*Task item A:* Translate this sentence from the passage on blogging networks into Spanish: "The only problem we are seeing is the bloggers themselves are not making money from these groups."
*Task item B:* Resume the passage on blogging networks, picking up right after its final sentence.

*Passage:*
====

What do I see for the future of the likes of blogging Networks? I see smaller niche networks fracturing off to make single networks and written by perhaps multiple bloggers. We are seeing the emergence now of social sites such as in the food realm, the sports realm, and the automobile industry and other hobby type sites. The mommy blogs have embraced the idea of community and are some of the best in the business at making a social group made of many bloggers. The only problem we are seeing is the bloggers themselves are not making money from these groups. It’s an advertising property for the owners. Groups that are joining as a member/friend/follower of the group as a whole are becoming their own target market. They are generating content for the group and it all ends up in one place. They have built in forums for discussion, they have feeds that are brought in from each member of their own member blogs, and they have a Facebook look with each community member owning a certain part of the real estate. We see it now with FriendFeed Groups and other places.

Some of the players like b5 and others are still able to show profits because they have positioned themselves to give the best product. I believe even b5 has adjustments that they make on a regular basis to bring in new properties and cutting off the parts of the network that are bringing their number down. A type of survival of the fittest as it relates to their participating core. The problems we face have to do with metrics and what those with money see as the value. I have heard tell that those that have a target audience with the most impressions are the most valuable and are riding that wave. It seems Jeremy Wright is able to continue to surf that wave.

====

*Dataset excerpts:*

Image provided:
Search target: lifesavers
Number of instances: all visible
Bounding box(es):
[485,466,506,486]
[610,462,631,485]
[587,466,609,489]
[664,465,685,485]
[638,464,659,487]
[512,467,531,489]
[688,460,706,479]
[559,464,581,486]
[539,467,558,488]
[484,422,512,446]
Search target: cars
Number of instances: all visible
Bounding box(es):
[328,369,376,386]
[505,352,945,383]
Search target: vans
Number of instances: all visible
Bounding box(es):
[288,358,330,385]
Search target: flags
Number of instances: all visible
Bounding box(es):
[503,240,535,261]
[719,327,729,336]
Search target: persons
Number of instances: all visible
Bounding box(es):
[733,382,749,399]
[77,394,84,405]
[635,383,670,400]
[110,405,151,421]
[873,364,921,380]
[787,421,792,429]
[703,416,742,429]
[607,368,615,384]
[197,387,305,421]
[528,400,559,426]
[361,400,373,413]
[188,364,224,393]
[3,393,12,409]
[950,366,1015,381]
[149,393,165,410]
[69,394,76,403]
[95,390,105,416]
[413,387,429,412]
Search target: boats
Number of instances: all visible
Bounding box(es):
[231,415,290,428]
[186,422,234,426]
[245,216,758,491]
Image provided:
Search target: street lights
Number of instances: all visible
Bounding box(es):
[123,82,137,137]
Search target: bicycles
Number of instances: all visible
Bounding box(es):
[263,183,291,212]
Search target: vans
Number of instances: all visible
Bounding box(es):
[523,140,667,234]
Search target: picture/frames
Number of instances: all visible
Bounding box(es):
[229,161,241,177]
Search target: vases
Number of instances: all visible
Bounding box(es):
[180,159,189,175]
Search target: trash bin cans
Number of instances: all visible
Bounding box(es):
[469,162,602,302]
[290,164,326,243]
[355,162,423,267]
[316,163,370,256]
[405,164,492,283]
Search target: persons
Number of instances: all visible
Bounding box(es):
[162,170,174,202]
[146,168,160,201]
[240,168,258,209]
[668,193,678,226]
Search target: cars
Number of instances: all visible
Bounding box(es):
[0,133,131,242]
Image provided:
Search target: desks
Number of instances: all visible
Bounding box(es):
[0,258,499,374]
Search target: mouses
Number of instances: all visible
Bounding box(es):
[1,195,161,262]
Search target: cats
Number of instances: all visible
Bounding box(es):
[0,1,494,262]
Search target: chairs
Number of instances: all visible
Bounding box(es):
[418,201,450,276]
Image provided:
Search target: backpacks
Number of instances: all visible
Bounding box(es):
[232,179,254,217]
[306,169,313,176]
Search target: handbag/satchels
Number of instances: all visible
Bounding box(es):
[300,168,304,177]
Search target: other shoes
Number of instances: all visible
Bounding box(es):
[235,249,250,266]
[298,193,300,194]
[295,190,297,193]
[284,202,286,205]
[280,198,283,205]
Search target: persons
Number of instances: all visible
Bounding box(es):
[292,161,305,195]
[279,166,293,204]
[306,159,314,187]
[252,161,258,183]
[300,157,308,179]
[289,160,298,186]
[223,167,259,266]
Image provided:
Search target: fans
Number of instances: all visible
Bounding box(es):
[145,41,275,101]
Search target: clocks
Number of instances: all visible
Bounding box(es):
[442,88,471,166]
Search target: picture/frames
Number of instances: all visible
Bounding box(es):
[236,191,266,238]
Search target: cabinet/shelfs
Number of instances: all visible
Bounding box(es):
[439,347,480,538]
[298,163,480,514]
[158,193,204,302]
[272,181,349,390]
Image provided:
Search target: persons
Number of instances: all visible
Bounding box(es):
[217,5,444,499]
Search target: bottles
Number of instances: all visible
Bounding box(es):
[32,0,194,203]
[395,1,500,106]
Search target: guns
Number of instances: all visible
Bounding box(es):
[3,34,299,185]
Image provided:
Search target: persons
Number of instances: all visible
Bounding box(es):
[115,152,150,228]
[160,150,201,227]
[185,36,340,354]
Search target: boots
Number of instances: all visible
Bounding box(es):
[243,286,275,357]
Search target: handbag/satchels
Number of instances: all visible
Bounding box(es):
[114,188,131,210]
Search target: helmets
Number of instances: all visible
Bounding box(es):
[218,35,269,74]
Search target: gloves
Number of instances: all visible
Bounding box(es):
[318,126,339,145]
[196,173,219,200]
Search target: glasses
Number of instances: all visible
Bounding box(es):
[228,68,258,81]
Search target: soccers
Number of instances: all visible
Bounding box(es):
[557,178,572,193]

====

*Written response A:* El único problema que estamos viendo es que los propios blogueros no están ganando dinero con estos grupos.

*Written response B:*
What do you think. What is the new thing to replace networks? Do you think networks are here to stay? As we all become our own citizen journalists, how can we monetize that content, or is their a different way of thinking for advertisers. These are questions I get and wrestle with on a regular basis. Any ideas?

[photo via Benny Bloomfield]

Comments

  1. I’ll miss Know More Media. We made business mistakes from time to time, sure, but we were always a happy, hard-working, honest bunch.

    I think blog networks can still work just fine. It may be that the way to go now is more niche, and more diversified in terms of how to monetize. So, not just ads, but products and services and memberships etc.

    In the end it’s all about reaching people’s minds and hearts and then letting them reach for their wallets of their own accord.

  2. Jim, it’s about having a great sales force. Bloggers on these networks (and I’ve been on two) are at the mercy of the management team’s sales force. If they are good in signing up clients and making partnerships, bloggers benefit. And if you don’t have traffic – and it is all about numbers and ROI, not influencer strategy – then it’s impossible to get those high paying clients.

    It’s the same with blog ad networks – if they’re signing up good clients who are willing to pay high dollars per CPM, and the revenue share isn’t too steep, then bloggers can make money. However, the average is $2-3/CPM and if it’s higher that’s because you’re not allowed to have paid reviews and/or run ads from other sponsors.

    For small traffic bloggers like me, it’s better to do it myself – find my own sponsors, solicit paid reviews, and work with ad networks that allow me to do both. And like Wendy Piersall of SparkPlugging says, Diversify your income. I speak, consult and teach, too.